+++ Data
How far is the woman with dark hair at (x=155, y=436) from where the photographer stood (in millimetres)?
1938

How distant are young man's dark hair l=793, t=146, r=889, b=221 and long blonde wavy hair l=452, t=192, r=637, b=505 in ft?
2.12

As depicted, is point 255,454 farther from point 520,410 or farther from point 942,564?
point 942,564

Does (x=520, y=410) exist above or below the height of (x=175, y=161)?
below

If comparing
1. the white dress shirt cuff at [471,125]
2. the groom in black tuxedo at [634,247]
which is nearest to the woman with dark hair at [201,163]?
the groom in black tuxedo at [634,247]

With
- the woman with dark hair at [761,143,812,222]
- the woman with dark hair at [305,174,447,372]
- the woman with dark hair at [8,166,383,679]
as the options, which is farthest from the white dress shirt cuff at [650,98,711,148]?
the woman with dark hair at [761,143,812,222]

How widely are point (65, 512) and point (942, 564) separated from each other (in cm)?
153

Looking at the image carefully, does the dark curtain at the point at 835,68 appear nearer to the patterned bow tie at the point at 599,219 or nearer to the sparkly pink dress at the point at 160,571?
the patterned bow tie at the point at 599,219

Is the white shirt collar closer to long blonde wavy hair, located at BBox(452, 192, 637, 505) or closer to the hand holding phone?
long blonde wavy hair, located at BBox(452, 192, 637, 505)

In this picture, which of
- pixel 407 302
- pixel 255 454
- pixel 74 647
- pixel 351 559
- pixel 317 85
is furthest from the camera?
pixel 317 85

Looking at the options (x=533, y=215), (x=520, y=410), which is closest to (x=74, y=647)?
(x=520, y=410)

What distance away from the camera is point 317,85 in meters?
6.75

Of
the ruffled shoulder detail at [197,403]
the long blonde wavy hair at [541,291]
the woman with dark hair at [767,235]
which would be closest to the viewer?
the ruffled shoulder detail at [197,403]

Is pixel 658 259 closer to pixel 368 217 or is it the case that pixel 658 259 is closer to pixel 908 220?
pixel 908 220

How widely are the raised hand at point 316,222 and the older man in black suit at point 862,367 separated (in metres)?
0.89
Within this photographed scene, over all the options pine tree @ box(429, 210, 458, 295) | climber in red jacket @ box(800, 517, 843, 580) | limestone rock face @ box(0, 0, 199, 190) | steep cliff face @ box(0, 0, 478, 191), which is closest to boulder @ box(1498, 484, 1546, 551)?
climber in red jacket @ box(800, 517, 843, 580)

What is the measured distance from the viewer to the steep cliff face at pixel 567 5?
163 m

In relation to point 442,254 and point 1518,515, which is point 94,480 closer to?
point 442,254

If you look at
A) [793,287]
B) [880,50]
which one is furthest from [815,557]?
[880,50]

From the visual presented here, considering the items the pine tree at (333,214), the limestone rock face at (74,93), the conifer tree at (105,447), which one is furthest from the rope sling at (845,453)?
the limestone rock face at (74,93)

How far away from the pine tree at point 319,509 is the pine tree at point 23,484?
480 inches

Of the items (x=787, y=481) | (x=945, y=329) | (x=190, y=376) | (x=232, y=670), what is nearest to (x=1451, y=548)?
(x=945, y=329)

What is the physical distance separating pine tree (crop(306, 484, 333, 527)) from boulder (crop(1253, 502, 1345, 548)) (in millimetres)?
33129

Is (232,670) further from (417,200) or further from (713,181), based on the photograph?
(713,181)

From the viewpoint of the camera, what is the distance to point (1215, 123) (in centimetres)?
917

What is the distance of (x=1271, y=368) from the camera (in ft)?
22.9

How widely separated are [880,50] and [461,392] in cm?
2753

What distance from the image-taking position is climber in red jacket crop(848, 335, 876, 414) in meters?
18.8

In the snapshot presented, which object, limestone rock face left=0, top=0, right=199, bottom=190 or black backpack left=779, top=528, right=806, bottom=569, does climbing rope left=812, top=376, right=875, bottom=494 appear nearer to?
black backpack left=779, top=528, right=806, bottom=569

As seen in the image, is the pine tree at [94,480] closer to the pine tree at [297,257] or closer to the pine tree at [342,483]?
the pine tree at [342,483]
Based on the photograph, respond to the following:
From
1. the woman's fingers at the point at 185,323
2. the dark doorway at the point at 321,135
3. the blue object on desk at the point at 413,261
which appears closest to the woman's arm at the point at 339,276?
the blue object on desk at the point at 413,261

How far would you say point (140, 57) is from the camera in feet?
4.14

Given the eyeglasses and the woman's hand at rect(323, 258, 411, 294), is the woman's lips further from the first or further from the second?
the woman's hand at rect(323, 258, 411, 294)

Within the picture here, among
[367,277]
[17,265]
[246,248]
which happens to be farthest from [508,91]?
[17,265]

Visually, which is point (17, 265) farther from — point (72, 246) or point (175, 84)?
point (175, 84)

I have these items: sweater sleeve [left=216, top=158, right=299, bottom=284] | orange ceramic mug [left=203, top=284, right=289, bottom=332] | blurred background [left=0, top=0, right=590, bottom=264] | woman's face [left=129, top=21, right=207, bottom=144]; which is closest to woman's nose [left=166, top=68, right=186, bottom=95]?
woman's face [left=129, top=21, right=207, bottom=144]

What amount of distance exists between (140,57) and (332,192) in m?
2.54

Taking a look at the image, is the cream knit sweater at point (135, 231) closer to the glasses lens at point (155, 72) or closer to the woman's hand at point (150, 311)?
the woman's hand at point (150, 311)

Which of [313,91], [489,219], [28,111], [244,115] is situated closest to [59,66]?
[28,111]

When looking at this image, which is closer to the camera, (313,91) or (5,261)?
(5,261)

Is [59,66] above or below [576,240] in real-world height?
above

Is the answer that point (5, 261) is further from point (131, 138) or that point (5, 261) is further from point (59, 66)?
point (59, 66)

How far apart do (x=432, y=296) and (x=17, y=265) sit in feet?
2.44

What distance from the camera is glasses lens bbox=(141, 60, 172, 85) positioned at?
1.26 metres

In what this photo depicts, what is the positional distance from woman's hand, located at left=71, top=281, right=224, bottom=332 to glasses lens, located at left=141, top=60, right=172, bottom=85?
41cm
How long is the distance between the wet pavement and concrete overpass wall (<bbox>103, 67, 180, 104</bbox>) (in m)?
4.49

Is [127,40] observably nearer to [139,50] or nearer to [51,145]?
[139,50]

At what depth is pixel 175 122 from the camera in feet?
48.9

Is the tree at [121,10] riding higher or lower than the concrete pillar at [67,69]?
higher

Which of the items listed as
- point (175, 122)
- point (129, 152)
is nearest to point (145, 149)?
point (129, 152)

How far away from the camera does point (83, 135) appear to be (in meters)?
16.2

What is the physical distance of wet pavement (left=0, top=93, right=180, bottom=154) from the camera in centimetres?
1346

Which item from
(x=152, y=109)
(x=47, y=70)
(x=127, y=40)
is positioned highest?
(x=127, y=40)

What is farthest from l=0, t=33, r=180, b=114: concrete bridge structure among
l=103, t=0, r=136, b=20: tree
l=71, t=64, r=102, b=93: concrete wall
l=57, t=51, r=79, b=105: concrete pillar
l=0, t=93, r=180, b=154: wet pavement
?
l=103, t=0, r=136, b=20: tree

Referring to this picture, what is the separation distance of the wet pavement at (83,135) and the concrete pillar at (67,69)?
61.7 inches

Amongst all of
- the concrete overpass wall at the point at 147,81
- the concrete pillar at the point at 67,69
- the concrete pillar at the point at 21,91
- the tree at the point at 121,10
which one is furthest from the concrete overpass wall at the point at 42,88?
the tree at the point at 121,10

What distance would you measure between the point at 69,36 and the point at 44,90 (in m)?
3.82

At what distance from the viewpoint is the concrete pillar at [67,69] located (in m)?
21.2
++++++
### Exercise directions
Write out the lines of the listing word for word, beginning at the line that contains "How far apart" and continuing through the last line of the listing.

### Output for this task
How far apart do (x=432, y=296) and (x=17, y=265) sit in feet?
2.44

What distance from the camera is glasses lens bbox=(141, 60, 172, 85) positioned at?
1.26 metres

In what this photo depicts, what is the positional distance from woman's hand, located at left=71, top=281, right=224, bottom=332 to glasses lens, located at left=141, top=60, right=172, bottom=85?
41cm
How long is the distance between the wet pavement and concrete overpass wall (<bbox>103, 67, 180, 104</bbox>) (in m)?
4.49

Is [127,40] observably nearer to [139,50] or nearer to [51,145]?
[139,50]

At what depth is pixel 175 122 from the camera in feet?
48.9

Is the tree at [121,10] riding higher or lower than the concrete pillar at [67,69]?
higher

Which of the items listed as
- point (175, 122)
- point (129, 152)
is nearest to point (145, 149)?
point (129, 152)

How far away from the camera does point (83, 135) appear to be (in meters)?
16.2

What is the physical distance of wet pavement (left=0, top=93, right=180, bottom=154) from the camera in centimetres?
1346

Which item from
(x=152, y=109)
(x=47, y=70)
(x=127, y=40)
is positioned highest?
(x=127, y=40)

What is farthest from l=0, t=33, r=180, b=114: concrete bridge structure among
l=103, t=0, r=136, b=20: tree
l=71, t=64, r=102, b=93: concrete wall
l=57, t=51, r=79, b=105: concrete pillar
l=0, t=93, r=180, b=154: wet pavement
?
l=103, t=0, r=136, b=20: tree

Referring to this picture, what is the separation distance of the wet pavement at (83,135) and the concrete pillar at (67,69)?
61.7 inches

Amongst all of
- the concrete overpass wall at the point at 147,81
- the concrete pillar at the point at 67,69
- the concrete pillar at the point at 21,91
- the tree at the point at 121,10
which one is furthest from the concrete overpass wall at the point at 42,88?
the tree at the point at 121,10

What distance would you measure between the point at 69,36 and the point at 44,90 (in m)?
3.82

At what distance from the viewpoint is the concrete pillar at [67,69] located (in m)?
21.2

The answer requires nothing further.